_WHAT NEEDS TO BE DONE_:
Report each line of the listing below that contains the string "instances", copying every such line whole. Matches must have the same case.

********************

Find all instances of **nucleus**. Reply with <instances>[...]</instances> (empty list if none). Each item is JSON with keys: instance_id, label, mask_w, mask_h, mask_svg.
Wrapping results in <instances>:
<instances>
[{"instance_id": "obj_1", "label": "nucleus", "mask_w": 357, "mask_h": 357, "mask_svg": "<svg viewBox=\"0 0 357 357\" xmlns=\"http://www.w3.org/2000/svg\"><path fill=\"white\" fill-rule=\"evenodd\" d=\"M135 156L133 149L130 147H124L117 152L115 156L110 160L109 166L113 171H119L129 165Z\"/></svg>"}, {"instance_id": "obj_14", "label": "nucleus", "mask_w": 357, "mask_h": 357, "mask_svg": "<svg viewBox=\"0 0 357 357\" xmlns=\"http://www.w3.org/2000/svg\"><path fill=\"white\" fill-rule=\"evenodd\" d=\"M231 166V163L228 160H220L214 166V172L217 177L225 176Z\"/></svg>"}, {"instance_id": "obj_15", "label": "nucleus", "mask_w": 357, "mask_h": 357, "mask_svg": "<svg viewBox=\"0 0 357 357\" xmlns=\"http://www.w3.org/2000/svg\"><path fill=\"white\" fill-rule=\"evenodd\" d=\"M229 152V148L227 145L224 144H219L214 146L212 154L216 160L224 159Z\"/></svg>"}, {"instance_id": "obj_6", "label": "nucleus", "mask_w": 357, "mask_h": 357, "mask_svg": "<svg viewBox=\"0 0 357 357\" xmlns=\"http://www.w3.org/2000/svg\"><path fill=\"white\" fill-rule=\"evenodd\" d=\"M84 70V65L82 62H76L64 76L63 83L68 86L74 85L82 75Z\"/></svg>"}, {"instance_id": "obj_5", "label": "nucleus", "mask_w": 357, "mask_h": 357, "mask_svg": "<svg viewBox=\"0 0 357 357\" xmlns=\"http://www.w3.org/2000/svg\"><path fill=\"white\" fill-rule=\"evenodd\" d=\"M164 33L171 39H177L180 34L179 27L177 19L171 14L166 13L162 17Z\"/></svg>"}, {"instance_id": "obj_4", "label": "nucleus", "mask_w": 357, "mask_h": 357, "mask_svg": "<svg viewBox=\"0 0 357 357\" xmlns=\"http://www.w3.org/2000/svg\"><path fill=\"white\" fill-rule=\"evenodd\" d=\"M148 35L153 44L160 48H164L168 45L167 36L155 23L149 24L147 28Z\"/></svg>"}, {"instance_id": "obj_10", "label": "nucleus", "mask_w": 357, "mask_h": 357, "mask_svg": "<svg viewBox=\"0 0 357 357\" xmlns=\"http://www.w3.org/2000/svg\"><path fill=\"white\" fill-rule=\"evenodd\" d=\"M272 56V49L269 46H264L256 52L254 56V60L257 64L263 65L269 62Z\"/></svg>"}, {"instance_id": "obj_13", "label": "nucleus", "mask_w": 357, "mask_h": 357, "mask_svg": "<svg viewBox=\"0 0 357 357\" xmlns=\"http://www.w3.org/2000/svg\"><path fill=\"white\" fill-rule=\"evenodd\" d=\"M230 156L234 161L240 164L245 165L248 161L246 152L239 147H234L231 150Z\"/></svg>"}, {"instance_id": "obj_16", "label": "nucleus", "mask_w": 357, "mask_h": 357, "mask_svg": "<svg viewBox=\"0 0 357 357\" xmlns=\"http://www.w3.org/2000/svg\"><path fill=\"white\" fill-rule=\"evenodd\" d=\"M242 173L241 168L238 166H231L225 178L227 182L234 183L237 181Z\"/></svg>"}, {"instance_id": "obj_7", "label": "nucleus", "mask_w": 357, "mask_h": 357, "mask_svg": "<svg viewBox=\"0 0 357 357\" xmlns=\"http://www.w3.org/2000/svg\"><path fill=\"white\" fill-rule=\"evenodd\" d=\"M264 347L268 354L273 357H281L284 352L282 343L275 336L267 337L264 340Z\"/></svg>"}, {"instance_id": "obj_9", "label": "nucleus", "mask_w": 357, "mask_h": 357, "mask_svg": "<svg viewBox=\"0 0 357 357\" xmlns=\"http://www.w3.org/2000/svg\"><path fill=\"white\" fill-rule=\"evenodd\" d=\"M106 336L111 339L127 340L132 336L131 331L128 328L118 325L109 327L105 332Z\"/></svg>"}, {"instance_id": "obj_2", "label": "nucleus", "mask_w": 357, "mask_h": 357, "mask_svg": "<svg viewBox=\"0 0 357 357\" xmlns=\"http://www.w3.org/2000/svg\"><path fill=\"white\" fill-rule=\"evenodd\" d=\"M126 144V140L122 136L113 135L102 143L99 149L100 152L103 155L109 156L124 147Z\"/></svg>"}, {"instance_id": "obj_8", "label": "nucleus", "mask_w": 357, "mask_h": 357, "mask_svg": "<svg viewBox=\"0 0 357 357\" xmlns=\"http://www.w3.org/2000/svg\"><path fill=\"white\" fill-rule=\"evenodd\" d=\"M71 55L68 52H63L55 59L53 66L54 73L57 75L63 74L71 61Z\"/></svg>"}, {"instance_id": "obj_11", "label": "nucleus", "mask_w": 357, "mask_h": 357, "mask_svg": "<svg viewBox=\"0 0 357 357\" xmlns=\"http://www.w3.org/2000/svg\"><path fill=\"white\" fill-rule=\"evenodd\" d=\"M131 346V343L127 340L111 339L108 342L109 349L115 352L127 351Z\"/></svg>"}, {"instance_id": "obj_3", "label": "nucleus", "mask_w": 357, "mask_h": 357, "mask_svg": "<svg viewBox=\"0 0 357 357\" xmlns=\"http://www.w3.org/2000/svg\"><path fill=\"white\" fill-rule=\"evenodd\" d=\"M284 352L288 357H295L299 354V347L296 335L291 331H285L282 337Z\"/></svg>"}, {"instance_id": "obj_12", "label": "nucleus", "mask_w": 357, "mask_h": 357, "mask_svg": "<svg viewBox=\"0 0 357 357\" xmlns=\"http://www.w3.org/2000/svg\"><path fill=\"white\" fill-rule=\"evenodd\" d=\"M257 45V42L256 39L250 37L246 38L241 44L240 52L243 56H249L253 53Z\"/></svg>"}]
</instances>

********************

_TASK RESULT_:
Find all instances of **nucleus**. Reply with <instances>[...]</instances> (empty list if none). Each item is JSON with keys: instance_id, label, mask_w, mask_h, mask_svg.
Wrapping results in <instances>:
<instances>
</instances>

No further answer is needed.